1325 Inanda

Discovery
- Discovered by: C. Jackson
- Discovery site: Johannesburg Obs.
- Discovery date: 14 July 1934

Designations
- Named after: Inanda (South African township)
- Alternative designations: 1934 NR · 1926 RP 1930 OD
- Minor planet category: main-belt · (middle) background

Orbital characteristics
- Epoch 4 September 2017 (JD 2458000.5)
- Uncertainty parameter 0
- Observation arc: 82.80 yr (30,241 days)
- Aphelion: 3.1900 AU
- Perihelion: 1.8917 AU
- Semi-major axis: 2.5408 AU
- Eccentricity: 0.2555
- Orbital period (sidereal): 4.05 yr (1,479 days)
- Mean anomaly: 165.02°
- Mean motion: 0° 14^{m} 36.24^{s} / day
- Inclination: 7.4205°
- Longitude of ascending node: 14.393°
- Argument of perihelion: 336.80°

Physical characteristics
- Dimensions: 9.97±2.30 km 10.87±0.6 km 10.890±0.110 km 12.34±0.61 km
- Synodic rotation period: 20.52±0.05 h 24 h (poor) 141.6±0.2 h (poor)
- Geometric albedo: 0.20±0.13 0.303±0.034 0.374±0.041 0.3742±0.0407 0.3756±0.043
- Spectral type: S
- Absolute magnitude (H): 11.50 · 11.66±0.28 · 12.2 · 12.37

= 1325 Inanda =

Main-belt asteroid

1325 Inanda, provisional designation , is a stony background asteroid from the central regions of the asteroid belt, approximately 11 kilometers in diameter. It was discovered on 14 July 1934, by South African astronomer Cyril Jackson at the Union Observatory in Johannesburg. The asteroid was named after the township of Inanda in South Africa.

== Orbit and classification ==

Inanda is a non-family asteroid of the main belt's background population. It orbits the Sun in the central main-belt at a distance of 1.9–3.2 AU once every 4 years and 1 month (1,479 days; semi-major axis of 2.54 AU). Its orbit has an eccentricity of 0.26 and an inclination of 7° with respect to the ecliptic.

The asteroid was first identified as at Johannesburg in September 1926. The body's observation arc begins with its official discovery observation in July 1934.

== Physical characteristics ==

Inanda has been characterized as a stony, common S-type asteroid by Pan-STARRS photometric survey.

=== Rotation period ===

In November 2007, a rotational lightcurve of Inanda was obtained from photometric observations by American astronomer Brian Warner at his Palmer Divide Observatory in Colorado. Lightcurve analysis gave an ambiguous rotation period of 20.52 hours with an alternative period solution of 35.83 hours and a brightness amplitude of 0.12 magnitude (U=2). The results supersede previous observations that gave a fragmentary lightcurve with a period of 24 and 141.6 hours respectively (U=1/1).

=== Diameter and albedo ===

According to the surveys carried out by the Infrared Astronomical Satellite IRAS, the Japanese Akari satellite and the NEOWISE mission of NASA's Wide-field Infrared Survey Explorer, Inanda measures between 9.97 and 12.34 kilometers in diameter and its surface has an albedo between 0.20 and 0.3756.

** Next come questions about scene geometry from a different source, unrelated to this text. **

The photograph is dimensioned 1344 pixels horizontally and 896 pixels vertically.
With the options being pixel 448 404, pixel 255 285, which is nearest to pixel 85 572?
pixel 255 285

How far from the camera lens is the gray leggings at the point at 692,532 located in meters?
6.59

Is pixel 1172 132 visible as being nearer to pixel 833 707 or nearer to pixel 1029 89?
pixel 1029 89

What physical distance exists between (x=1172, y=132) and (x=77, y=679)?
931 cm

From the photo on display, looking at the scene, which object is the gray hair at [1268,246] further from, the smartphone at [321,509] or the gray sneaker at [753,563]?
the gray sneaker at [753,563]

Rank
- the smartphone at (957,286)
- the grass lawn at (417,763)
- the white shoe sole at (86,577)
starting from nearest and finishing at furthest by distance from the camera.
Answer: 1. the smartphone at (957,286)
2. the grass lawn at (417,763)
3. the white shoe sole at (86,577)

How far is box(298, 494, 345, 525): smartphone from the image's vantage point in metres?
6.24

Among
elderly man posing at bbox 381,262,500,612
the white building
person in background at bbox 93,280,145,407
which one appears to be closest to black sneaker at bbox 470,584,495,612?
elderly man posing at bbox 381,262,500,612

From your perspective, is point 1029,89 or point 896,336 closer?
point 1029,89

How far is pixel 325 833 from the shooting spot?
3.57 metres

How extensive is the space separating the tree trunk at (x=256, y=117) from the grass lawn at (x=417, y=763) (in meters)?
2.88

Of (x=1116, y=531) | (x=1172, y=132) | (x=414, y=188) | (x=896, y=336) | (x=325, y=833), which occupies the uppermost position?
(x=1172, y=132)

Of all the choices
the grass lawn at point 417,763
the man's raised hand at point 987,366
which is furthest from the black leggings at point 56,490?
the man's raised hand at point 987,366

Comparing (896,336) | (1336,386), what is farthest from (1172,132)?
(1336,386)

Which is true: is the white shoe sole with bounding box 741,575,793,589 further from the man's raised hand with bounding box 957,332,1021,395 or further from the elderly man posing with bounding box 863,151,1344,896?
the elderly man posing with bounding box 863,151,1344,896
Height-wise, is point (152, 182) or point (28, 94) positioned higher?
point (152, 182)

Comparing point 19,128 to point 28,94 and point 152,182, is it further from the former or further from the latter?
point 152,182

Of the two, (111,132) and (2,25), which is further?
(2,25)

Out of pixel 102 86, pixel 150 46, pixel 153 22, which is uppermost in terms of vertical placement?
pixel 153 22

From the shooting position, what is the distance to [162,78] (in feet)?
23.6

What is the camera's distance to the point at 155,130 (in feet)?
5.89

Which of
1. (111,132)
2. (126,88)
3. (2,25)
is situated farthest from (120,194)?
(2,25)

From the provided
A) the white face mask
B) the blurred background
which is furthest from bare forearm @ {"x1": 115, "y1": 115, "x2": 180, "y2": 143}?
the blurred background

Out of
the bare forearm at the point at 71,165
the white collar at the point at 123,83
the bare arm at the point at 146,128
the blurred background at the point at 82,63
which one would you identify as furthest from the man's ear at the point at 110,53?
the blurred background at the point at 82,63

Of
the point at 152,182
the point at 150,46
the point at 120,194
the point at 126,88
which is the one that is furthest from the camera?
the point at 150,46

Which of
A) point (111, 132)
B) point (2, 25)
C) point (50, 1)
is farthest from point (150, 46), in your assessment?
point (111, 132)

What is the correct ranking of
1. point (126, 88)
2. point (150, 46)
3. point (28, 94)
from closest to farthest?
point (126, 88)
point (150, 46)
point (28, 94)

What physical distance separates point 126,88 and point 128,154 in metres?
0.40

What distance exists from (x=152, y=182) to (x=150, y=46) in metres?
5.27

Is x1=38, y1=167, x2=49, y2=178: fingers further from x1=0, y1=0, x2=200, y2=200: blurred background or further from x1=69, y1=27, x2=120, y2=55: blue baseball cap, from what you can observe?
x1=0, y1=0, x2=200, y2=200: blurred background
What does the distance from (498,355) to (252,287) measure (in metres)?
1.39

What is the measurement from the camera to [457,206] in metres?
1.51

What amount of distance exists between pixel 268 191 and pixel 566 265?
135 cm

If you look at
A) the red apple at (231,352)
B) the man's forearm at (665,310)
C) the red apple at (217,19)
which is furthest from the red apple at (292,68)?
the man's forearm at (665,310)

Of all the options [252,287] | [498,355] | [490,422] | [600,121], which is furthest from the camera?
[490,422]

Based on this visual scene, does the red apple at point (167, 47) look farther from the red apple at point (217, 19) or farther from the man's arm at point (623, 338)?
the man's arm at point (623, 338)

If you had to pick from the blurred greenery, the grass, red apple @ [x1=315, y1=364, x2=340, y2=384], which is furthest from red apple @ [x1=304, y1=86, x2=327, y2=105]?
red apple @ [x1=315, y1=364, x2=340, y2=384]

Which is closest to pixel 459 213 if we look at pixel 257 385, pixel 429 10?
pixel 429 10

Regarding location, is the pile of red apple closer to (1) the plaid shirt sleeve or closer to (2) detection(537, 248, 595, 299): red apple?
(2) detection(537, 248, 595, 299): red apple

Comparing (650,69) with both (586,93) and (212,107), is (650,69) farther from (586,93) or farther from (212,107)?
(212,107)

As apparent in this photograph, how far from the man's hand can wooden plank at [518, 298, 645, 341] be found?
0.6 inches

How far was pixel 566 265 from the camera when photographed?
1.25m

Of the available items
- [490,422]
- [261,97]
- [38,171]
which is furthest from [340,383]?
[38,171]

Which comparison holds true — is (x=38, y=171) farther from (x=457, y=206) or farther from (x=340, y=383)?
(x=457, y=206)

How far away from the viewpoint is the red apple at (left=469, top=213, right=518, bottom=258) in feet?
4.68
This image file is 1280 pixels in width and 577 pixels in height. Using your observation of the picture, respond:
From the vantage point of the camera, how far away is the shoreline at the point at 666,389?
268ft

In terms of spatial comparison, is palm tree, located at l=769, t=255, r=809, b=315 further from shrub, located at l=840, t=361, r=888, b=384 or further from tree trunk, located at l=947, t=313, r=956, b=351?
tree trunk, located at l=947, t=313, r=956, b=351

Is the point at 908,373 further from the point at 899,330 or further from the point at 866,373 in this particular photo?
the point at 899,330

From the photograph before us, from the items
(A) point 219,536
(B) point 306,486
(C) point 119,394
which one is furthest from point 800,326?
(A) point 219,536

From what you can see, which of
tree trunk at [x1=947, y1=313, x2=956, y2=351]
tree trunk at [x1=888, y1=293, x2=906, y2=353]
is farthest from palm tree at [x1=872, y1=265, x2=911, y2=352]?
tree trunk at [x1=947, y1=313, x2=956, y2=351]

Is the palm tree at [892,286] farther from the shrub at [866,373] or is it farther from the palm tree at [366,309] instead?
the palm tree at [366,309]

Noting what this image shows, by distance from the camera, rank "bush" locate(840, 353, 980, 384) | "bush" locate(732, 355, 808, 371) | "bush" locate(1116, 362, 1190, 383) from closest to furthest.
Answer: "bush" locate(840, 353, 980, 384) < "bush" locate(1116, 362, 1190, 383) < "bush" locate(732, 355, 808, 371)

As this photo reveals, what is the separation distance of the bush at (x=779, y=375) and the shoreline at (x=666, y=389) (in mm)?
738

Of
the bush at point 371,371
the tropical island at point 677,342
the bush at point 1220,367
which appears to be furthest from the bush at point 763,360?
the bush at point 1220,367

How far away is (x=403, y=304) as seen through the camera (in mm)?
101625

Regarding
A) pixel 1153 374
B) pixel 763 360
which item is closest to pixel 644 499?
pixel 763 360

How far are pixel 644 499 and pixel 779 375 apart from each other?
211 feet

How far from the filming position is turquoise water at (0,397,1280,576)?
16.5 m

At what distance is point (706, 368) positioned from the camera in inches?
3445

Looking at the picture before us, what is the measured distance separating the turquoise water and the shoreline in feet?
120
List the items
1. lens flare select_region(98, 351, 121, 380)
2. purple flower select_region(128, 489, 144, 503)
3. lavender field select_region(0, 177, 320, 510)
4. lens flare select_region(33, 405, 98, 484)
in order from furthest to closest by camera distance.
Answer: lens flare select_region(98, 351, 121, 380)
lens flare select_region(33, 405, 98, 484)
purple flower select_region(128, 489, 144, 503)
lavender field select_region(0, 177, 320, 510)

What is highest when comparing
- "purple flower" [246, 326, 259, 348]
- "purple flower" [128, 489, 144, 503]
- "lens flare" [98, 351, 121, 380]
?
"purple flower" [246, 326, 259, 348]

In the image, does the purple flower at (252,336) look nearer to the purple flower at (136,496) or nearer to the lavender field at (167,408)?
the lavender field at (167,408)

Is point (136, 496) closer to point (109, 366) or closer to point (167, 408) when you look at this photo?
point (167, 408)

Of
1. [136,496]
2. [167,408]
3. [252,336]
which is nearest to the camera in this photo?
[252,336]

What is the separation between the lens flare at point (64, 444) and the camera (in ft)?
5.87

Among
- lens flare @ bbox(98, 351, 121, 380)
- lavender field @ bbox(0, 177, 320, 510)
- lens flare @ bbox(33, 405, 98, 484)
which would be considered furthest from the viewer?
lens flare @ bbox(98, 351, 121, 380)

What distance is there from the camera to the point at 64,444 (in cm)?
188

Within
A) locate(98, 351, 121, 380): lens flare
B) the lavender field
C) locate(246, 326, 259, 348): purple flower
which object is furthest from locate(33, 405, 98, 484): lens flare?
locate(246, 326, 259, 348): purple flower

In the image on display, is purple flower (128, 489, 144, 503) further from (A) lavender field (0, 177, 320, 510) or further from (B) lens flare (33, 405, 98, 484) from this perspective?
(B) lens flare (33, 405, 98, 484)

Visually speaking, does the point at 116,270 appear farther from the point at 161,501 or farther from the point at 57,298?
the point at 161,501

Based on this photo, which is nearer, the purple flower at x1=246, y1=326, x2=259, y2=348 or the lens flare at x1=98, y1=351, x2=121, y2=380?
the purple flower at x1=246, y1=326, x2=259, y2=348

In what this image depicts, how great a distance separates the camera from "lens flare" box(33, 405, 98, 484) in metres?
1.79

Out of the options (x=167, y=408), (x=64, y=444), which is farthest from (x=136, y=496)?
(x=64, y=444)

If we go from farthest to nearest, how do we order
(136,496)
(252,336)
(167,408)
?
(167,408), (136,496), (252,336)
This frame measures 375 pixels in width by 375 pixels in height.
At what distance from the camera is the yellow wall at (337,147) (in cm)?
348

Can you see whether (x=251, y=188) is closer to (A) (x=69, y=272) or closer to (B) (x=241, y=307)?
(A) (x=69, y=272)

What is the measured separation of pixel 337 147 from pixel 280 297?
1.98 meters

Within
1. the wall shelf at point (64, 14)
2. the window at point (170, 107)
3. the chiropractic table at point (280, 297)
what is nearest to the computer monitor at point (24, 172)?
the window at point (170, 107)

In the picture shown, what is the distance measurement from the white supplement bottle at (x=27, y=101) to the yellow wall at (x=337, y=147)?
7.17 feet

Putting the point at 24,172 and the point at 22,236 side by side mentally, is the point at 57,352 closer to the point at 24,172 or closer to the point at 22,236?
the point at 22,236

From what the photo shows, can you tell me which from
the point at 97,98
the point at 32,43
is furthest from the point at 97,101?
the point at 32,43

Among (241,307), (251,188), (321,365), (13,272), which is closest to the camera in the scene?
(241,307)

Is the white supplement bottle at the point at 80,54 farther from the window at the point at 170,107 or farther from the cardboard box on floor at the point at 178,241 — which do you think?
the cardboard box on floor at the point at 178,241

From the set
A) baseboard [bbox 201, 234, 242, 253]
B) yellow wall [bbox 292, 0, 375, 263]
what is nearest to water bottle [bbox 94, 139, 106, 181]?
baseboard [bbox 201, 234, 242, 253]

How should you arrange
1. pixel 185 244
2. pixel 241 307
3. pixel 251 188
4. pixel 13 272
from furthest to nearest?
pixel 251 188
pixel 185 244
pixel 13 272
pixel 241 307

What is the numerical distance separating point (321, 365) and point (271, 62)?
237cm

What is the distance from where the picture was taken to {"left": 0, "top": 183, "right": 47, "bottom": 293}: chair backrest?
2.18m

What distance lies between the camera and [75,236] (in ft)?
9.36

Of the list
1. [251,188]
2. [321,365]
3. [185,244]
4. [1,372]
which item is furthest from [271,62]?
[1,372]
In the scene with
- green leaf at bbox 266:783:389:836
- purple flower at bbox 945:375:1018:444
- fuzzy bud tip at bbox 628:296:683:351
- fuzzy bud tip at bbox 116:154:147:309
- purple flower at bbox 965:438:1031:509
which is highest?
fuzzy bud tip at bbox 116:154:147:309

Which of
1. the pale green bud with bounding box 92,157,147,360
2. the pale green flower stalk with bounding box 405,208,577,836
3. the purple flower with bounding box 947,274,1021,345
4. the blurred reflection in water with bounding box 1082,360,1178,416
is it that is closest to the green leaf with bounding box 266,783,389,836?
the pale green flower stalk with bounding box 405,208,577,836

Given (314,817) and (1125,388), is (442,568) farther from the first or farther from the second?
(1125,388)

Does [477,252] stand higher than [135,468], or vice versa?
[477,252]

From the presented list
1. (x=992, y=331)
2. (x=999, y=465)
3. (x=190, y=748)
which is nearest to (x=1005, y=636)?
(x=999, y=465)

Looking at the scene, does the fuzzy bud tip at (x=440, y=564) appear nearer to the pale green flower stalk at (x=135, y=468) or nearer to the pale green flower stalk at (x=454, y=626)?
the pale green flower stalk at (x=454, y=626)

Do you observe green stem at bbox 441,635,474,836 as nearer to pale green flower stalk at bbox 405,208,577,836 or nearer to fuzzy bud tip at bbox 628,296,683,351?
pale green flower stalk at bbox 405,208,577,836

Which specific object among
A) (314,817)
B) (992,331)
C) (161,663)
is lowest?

The Collaborative Asteroid Lightcurve Link adopts the results obtained by IRAS, that is, an albedo of 0.3756 and a diameter of 10.87 kilometers based on an absolute magnitude of 11.5.

=== Occultation ===

On 12 November 2007, an occultation suggested that Inanda could be a binary asteroid. However, the asteroid's suspected binary nature has not been mentioned in other studies since then.

== Naming ==

This minor planet was named after the South African, Zulu-speaking Township of Inanda, KwaZulu-Natal. The official naming citation was mentioned in The Names of the Minor Planets by Paul Herget in 1955 (H 121).